Bunun yanında, idarenin faaliyet alanıyla ilgili, önlemekle yükümlü olduğu halde önleyemediği bir takım zararları da nedensellik bağı aramadan sosyal risk ilkesi gereği tazmin etmesi gerekmektedir. İdarenin kusura dayalı ya da kusursuz sorumluluğu yanında, Anayasanın öngördüğü sosyal hukuk devleti anlayışına uygun olarak ve bu temel üzerinden, kolektif sorumluluk anlayışı çerçevesinde bilimsel ve yargısal içtihatlar ile geliştirilen sosyal risk ilkesi, Anayasa’nın yukarıda öngördüğü amaçların gerçekleştirilmesine yöneliktir.
Sosyal risk ilkesi ile toplumun içinde bulunduğu koşullardan kaynaklanan, idarenin faaliyet alanında meydana gelmekle birlikte, yürütülen kamu hizmetinin doğrudan sonucu olmayan, toplumsal nitelikli riskin gerçekleşmesi sonucu oluşan, salt toplumun bireyi olunması nedeniyle uğranılan özel ve olağan dışı zararların da topluma pay edilerek giderilmesi amaçlanmıştır.
Bu bağlamda, yargısal ve bilimsel içtihatlarla geliştirilen sosyal risk ilkesinin uygulama alanına; “terör olayları”nın yanı sıra, ani bir şekilde gelişmesi nedeniyle idarece öngörülemeyen ve engellenemeyen, müdahale edilmesi halinde daha ağır sonuçların doğması kaçınılmaz olan geniş çaplı “toplumsal olaylar” nedeniyle oluşan özel ve olağan dışı zararların da dahil olduğunun kabulü gerekmektedir.
HUKUKİ DEĞERLENDİRME:
Dava konusu olay öncesinde iş yerlerine saldırı olabileceği yönünde istihbari ve ihbari bir bilgi bulunmadığı, yaşanan terör olaylarını protesto etmek amacıyla toplanan kalabalığın zaman geçtikçe çoğaldığı, davalı idare tarafından öngörülemeyecek şekilde olayların büyüdüğü göz önüne alındığında idarenin hizmet kusurunu gerektirecek bir husus bulunmamakla birlikte dava konusu olayın bir toplumsal olay olduğu ve davacının bu olaylardan zarar gördüğü dikkate alındığında yukarıda yapılan açıklamalar neticesinde davacının zararlarının sosyal risk ilkesi gereğince tazmin edilmesi gerekmektedir.

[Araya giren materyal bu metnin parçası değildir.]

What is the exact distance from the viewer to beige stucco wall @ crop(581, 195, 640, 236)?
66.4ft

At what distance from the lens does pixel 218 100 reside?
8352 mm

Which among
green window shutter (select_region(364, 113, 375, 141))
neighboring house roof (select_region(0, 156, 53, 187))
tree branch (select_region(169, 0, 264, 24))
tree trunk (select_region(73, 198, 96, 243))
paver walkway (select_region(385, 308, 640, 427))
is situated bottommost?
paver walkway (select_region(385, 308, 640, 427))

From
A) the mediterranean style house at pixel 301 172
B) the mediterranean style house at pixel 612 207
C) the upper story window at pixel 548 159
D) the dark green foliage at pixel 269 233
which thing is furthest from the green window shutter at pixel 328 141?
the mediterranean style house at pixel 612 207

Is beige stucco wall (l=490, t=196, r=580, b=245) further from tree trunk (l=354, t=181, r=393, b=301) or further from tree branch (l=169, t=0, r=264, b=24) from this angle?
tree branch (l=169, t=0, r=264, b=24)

Tazminatın amacı uğranılan gerçek zararın tazmin edilmesini sağlamaktır. Bu nedenle tazminat, zarar görenin zenginleşmesi veya zarar verenin cezalandırılması sonucuna yol açmamalıdır. Dolayısıyla hesaplanacak tazminatın azami miktarı gerçek zarar ile sınırlıdır. Gerçek zararın tespiti için, sigorta şirketince yapılan ödemelerin zarardan mahsubu gerekmektedir.
İdare Mahkemesince, davacı tarafından sigorta şirketince toplam 99.263,00 TL ödendiği iddia edilse de dosyada mevcut hesap ekstresinden davacıya ayrıca 9.926,00 TL daha ödendiği, dolayısıyla sigorta şirketinin toplam 109.189,00 TL ödediği belirtilerek anılan tutarın gerçek zarardan mahsup edildiği görülmektedir.

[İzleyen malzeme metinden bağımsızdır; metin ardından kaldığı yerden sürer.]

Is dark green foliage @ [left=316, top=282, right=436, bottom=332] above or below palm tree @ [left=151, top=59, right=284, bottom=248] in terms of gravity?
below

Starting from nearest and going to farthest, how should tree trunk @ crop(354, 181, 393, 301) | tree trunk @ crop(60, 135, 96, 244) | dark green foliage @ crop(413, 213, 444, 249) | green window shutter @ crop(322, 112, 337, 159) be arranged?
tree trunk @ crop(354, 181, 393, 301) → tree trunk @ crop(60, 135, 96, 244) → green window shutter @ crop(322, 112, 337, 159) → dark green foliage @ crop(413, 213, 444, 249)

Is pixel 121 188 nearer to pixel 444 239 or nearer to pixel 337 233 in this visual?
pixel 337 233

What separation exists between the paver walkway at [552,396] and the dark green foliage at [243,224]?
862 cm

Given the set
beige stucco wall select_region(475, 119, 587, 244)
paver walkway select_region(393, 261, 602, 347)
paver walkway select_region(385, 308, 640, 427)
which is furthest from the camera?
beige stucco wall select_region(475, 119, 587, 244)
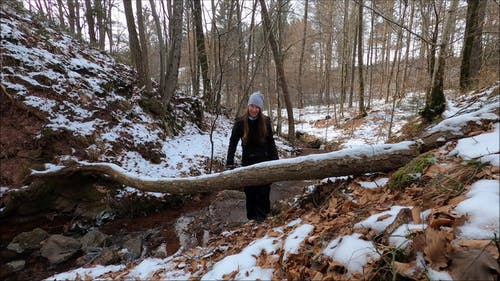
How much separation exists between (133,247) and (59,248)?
1.23 metres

Dava dosyasında bulunan bilgi ve belgelerden, davacıya 13/11/2015 tarihinde sigorta şirketince toplam 109.189,00 TL ödendiği anlaşılmaktadır. Ancak sigorta şirketinin … tarih ve … sayılı yazısında, davacıya 13/11/2015 tarihinde 109.191,21 TL, 26/01/2016 tarihinde ise 9.340,00 TL ödeme yapıldığı ifade edilmiş olup Mahkemece gerçek zararın tespitinde, sigorta şirketi tarafından 13/11/2015 tarihinde yapılan ödemenin dikkate alındığı, 26/01/2016 tarihinde yapılan bu ödemenin dikkate alınmadığı anlaşılmıştır.

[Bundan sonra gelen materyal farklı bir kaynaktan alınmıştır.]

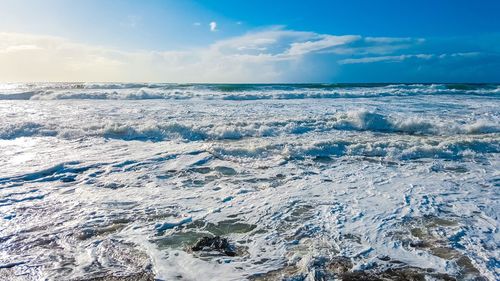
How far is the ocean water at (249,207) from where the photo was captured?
3.69 m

Bu durumda, gerçek zararın tespiti için tüm sigorta ödemelerinin araştırılması, özellikle 26/01/2016 tarihinde sigorta şirketince davacıya ödeme yapılıp yapılmadığı açıklığa kavuşturularak yapılan bu ödemenin de zarardan mahsup edilmesi gerekirken anılan husus dikkate alınmadan verilen temyize konu kararda hukuka uyarlık görülmemiştir.
KARAR SONUCU :
Açıklanan nedenlerle;
1. Davalı idarenin temyiz isteminin KABULÜNE,
2. Davanın kısmen kabulüne, kısmen reddine ilişkin … İdare Mahkemesi kararına yönelik olarak yapılan istinaf başvurusunun reddi yolundaki temyize konu … Bölge İdare Mahkemesi … İdari Dava Dairesinin … tarih ve E:… , K:… sayılı kararının BOZULMASINA,
3. Yeniden bir karar verilmek üzere dosyanın … Bölge İdare Mahkemesi … İdari Dava Dairesine gönderilmesine, 26/12/2022 tarihinde oy birliğiyle kesin olarak karar verildi.